Cuidado con los candados

Yo sigo a lo mío, retratando candaditos aquí y allá. Claro que la cosa ya ha perdido mucho interés desde que vi una foto del «Pont Des Arts» de París. Mucho candado nos falta para llegar a ese nivel y para tumbar un trozo de la barandilla, aquí nos tenemos que conformar con poca cosa. Ya véis, un mirador, un monumento, una barandilla de lo más apetecible…
Mirador de Piquio
Y cuatro candados mal contados. Para más inri algunos en vez de anclarlos a los largueros prefieren colgarlos de otro candado.
Candados en el mirador
Más nivel vi en el Mirador del Monte Naranco, en Oviedo. El mejor lugar para ver «el centollo» de lejos y donde hay una valla bien surtidita de candados.
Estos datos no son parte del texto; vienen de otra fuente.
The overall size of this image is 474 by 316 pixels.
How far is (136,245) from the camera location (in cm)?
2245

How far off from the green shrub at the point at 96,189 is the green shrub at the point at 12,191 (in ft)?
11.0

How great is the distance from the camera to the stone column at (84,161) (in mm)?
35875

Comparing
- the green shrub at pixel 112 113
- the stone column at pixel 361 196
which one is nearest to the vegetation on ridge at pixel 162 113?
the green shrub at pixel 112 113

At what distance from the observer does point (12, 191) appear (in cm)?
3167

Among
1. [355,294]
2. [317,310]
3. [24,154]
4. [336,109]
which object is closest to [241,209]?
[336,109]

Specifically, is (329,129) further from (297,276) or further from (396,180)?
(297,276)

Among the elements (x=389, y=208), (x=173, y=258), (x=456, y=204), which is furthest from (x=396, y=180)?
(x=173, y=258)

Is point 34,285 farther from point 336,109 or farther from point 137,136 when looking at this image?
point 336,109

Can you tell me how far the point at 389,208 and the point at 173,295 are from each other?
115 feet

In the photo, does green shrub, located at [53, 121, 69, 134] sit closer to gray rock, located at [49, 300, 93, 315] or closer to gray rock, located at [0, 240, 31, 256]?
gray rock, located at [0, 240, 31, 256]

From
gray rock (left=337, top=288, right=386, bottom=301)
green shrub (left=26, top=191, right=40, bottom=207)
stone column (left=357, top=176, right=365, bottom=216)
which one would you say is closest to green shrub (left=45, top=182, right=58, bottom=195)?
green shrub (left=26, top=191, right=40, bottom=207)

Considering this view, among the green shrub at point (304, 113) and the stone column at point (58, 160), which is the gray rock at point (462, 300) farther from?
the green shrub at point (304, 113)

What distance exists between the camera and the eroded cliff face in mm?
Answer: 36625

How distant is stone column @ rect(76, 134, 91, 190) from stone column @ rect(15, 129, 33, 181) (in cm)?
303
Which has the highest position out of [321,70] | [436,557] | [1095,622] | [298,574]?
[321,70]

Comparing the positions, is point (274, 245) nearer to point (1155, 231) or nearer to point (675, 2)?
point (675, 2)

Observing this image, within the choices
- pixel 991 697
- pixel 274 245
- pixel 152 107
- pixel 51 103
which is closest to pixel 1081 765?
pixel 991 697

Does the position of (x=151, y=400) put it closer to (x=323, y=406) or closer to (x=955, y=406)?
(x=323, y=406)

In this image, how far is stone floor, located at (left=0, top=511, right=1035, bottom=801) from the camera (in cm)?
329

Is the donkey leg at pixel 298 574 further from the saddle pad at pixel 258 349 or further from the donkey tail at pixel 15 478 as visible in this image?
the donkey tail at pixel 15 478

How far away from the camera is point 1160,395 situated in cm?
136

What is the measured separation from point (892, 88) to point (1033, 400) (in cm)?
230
Candados en el Monte Naranco I
También los apilan como aquí. A lo mejor es un candado familiar, el grande para papá y mamá y los demás, uno por cada niño. O es alguien que tiene tres novias y no acaba de tener claro a cuál quiere de verdad. Quien sabe…
Candados en el Monte Naranco II
Otra versión más. Una cadena y de ella colgamos todos en plan bolas de árbol de navidad. No, si al final acabará siendo un arte decorativo el asunto este.